### Exercise
Retype the passage from the post on consistent time in Triceps models below, starting at "I've done some" and ending at "to reason about.".

### Document section
** BEGIN **

Sergey Babkin on CEP and stuff: consistent time

I've done some more thinking on the issues of consistent time in Triceps models, and came up with a design. It's not a final design, more of design notes, so that I won't forget them until I get to an implementation. But I think it's quite interesting.

Let's start with the models that are the unidirectional graphs, without any loops, they are much easier to reason about.

The basic premise is that the records need to be timestamped when they enter the model, and then processed in the order of these timestamps. The time issues tend to be highlighted in the diamond-shaped graphs, so let's start with one:

.
           input
             |
             V
        timestamper
             |
             V
           +---+
           | A |
           +---+
           /   \
          /     \
          V      V
        +---+  +---+
        | B |  | C |
        +---+  +---+
           \    /
            \  /
             V V
           +-----+
           |  D  |
           +-----+

An input record arrives, gets stamped, goes to the node (i.e. Triead, a triceps thread, but let's talk in more generic terms for now) A, where it can cause the records to be sent to nodes B and/or C. The records produced by A would have the same timestamp as the incoming record. B and C in turn may produce their own records (which again would get the same timestamp) and send them to D.

** END **

### Records shown
** BEGIN **

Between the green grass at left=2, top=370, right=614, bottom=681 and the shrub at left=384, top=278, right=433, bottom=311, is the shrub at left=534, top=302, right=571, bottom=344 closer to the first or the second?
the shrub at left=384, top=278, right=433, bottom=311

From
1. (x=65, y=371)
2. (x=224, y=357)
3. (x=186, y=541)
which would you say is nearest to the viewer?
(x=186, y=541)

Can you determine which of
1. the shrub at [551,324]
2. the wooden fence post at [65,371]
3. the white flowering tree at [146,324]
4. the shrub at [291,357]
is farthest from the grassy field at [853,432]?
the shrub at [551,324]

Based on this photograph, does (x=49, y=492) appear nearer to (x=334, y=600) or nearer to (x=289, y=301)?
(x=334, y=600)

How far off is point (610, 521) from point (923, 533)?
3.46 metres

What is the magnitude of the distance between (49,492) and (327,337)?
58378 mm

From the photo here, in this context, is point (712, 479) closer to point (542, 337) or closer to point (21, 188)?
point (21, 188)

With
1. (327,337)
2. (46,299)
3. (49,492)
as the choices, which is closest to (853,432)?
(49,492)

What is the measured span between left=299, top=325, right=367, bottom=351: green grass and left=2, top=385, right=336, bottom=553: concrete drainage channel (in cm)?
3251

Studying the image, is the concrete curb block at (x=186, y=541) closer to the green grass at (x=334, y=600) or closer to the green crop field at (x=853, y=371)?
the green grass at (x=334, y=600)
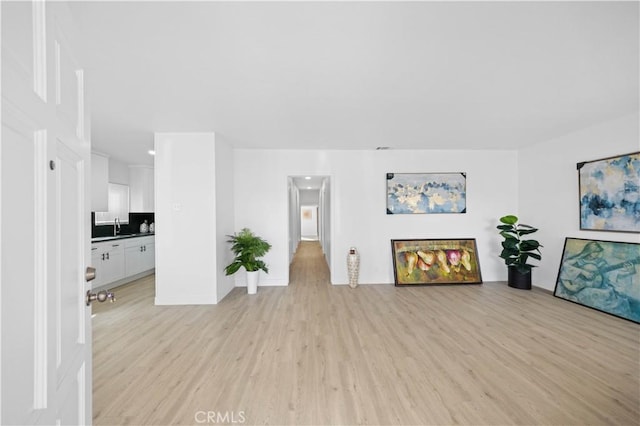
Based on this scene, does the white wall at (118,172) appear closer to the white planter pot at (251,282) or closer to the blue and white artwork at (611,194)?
the white planter pot at (251,282)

** END **

### Reply to the exercise
I've done some more thinking on the issues of consistent time in Triceps models, and came up with a design. It's not a final design, more of design notes, so that I won't forget them until I get to an implementation. But I think it's quite interesting.

Let's start with the models that are the unidirectional graphs, without any loops, they are much easier to reason about.